# [Supplied text]
----

WeWork’s Future is in B2B Services

WeWork logo

WeWork is a fun company to analyze.

Its valuation is huge, its business model is changing fast, and it has a charismatic, audacious CEO. It’s flush with SoftBank cash and has deployed it in some interesting ways. It also epitomizes the divisive stereotype of the yuppie / techie / millennial that inspires both mockery and admiration, depending on who you’re talking to.

I have been mostly skeptical of WeWork’s valuation and future success:

Its acquisitions struck me as unfocused, and I didn’t see anything defensible about the co-working model. I also think that tech culture generally and the WeWork brand by extension are seeing a sharp drop in public goodwill, and that belonging to a WeWork won’t be a positive signaling device in the near future. The public image of finance still hasn’t recovered from 2008, and I think tech will see a similar (if somewhat less pronounced) popular backlash.

Still, after digging into the company I found some reason for optimism. Mainly, I think the company’s services arm, Powered By We, will be a big part of WeWork’s future success. There are some network effects / data moats that I hadn’t considered that will help defend WeWork’s business as it continues to scale. While I don’t see the company reaching Facebook or even Uber-level valuations anytime soon, I think with good execution it will become a profitable company.

WeWork Quick Facts

  • Founded in 2010, headquartered in NYC
  • Raised $4.4B from Softbank in 2017
  • Roughly $900MM  in revenue in 2017
  • $20B valuation at last funding round in summer 2017
  • CEO is Adam Neumann

Core co-working business

WeWork began and is still mostly known as a co-working business. Individuals and small teams can rent out space in a WeWork on a tiered scale (as low as 1 day / month floating desk and up to unlimited use of private office space).

WeWork leases the office space on a long term basis (15 – 20 years) and makes money on the spread between what it charges tenants for office space and what it pays for the long term leases. It has benefited from singing many of these leases while real estate in large cities was still relatively cheap following the 2008 financial crisis.

Many have remarked on WeWork’s enormous valuation compared to other office leasing companies. For example, Regus has a similar business model and is valued at just over $2B on roughly $3B in revenue. Boston Properties is valued at roughly $18B on $2.5B in revenue, but Boston Properties owns the space it rents out, while WeWork rents it. WeWork is clearly valued as a tech / growth company, at a $20B  valuation on shy of $1B in revenue.

Growth in Freelancing

I believe there will be growing demand for co-working space in general, as more and more people become freelancers (one study predicts that 50% of workers could be freelancers by 2027; even if this is optimistic it seems likely that the trend will continue). There is definitely value in having a community to work in and other professionals to network with, and I think co-working is absolutely here to stay.

However, at its current price points, WeWork seems like a luxury that will be one of the first things to go when the economy drops. I do not think people will be willing to shell out hundreds of dollars a month to work in a hip office space with free beer on tap when the market isn’t humming along. WeWork has only been around since 2010; it’s never seen an economic climate that’s not steady growth. I imagine WeWork will come out with cheaper price points, but no matter how low it goes, co-working is a luxury for freelancers, not a necessity.

----

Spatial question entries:
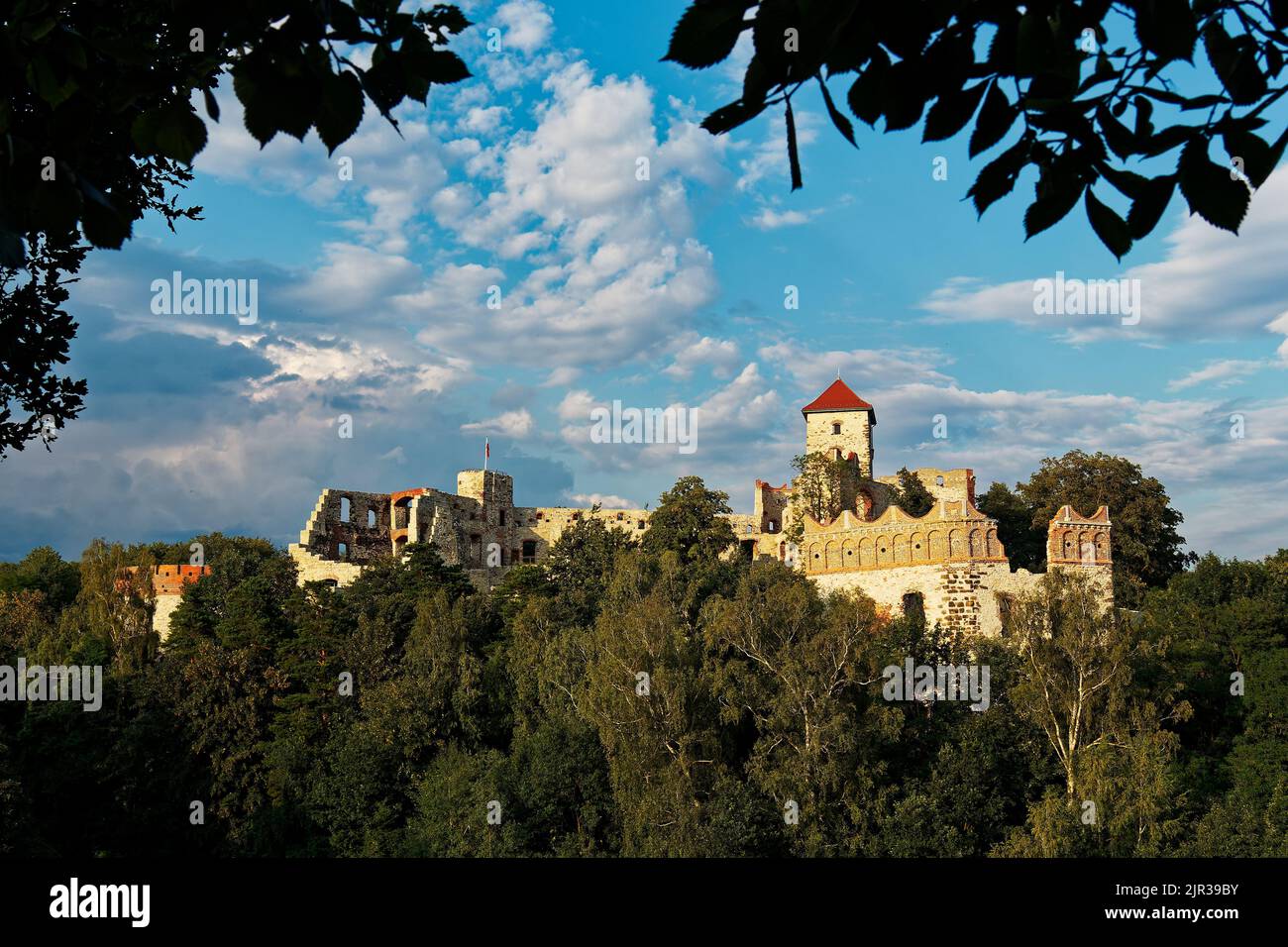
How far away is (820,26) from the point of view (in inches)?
107

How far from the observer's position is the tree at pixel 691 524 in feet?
156

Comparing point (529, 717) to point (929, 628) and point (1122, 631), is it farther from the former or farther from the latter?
point (1122, 631)

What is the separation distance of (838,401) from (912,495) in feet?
16.3

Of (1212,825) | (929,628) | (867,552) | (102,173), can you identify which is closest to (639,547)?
(867,552)

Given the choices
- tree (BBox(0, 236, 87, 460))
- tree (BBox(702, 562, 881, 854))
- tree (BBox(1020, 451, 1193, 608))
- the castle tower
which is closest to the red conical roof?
the castle tower

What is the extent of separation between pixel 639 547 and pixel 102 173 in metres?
41.7

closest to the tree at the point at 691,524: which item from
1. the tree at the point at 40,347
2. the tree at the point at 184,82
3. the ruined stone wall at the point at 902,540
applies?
the ruined stone wall at the point at 902,540

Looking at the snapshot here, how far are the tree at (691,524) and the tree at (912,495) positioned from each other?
7.32 meters

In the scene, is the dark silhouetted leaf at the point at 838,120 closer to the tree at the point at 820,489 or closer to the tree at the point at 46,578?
the tree at the point at 820,489

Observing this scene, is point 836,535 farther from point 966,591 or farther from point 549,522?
point 549,522

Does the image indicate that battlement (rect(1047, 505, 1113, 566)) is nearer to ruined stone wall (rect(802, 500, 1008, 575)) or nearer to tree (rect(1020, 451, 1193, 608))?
ruined stone wall (rect(802, 500, 1008, 575))

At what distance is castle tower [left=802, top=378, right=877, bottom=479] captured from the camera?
50344mm

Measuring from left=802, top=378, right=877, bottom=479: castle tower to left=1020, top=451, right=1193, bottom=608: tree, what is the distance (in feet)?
24.6
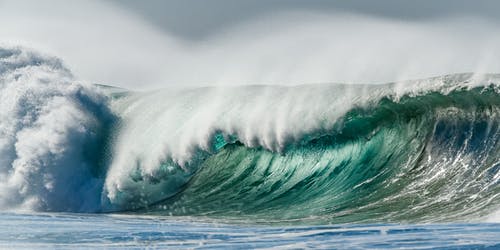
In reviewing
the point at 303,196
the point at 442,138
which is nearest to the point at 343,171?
the point at 303,196

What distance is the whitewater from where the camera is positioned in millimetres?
11461

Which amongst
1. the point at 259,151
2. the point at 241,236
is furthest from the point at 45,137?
the point at 241,236

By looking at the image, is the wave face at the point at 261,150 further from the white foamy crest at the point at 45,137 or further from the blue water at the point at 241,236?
the blue water at the point at 241,236

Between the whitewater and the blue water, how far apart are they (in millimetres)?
860

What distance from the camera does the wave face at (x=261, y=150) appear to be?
37.9ft

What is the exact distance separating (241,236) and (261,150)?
5569mm

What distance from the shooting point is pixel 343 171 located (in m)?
13.1

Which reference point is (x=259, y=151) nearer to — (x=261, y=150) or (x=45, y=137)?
(x=261, y=150)

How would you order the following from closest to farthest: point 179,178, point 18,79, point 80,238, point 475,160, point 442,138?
point 80,238 < point 475,160 < point 442,138 < point 179,178 < point 18,79

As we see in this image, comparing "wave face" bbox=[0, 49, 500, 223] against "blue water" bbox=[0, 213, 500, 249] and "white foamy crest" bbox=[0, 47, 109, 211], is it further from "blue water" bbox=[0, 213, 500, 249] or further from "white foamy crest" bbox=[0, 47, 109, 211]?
"blue water" bbox=[0, 213, 500, 249]

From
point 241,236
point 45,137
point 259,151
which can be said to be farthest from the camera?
point 45,137

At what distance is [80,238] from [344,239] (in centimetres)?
308

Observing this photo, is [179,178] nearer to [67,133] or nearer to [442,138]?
[67,133]

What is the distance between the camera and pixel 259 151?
14039 mm
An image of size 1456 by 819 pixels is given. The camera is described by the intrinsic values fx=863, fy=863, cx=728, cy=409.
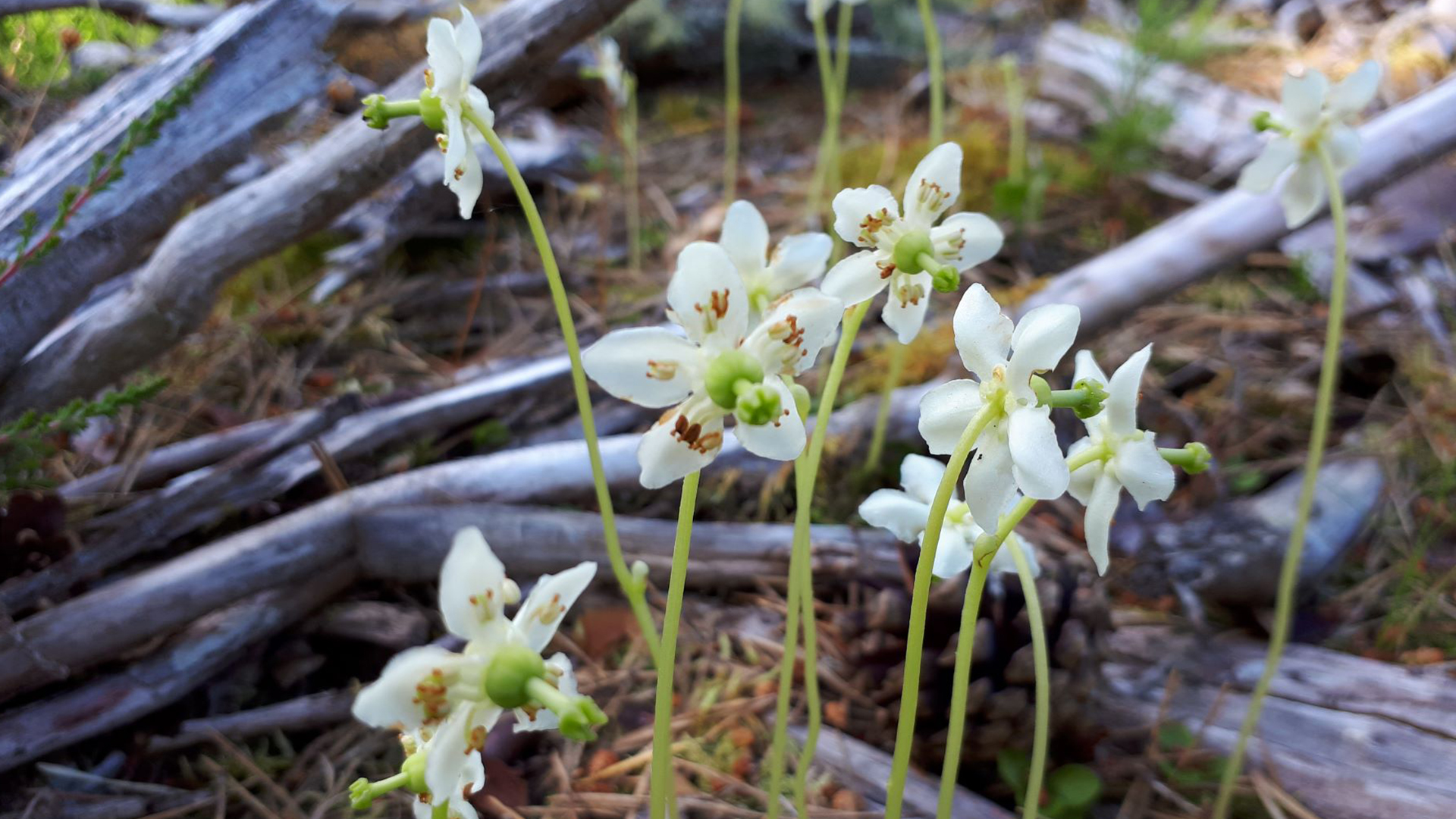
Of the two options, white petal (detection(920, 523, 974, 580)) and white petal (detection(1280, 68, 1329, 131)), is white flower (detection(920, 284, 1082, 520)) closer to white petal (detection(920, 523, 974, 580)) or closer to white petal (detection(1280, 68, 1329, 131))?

----

# [Work required]
Answer these questions from the WeWork article:
(a) In what year was WeWork founded?
(b) For how long a term does WeWork lease its office space?
(c) What is the name of WeWork's services arm?

# [The output]
(a) 2010
(b) 15–20 years
(c) Powered By We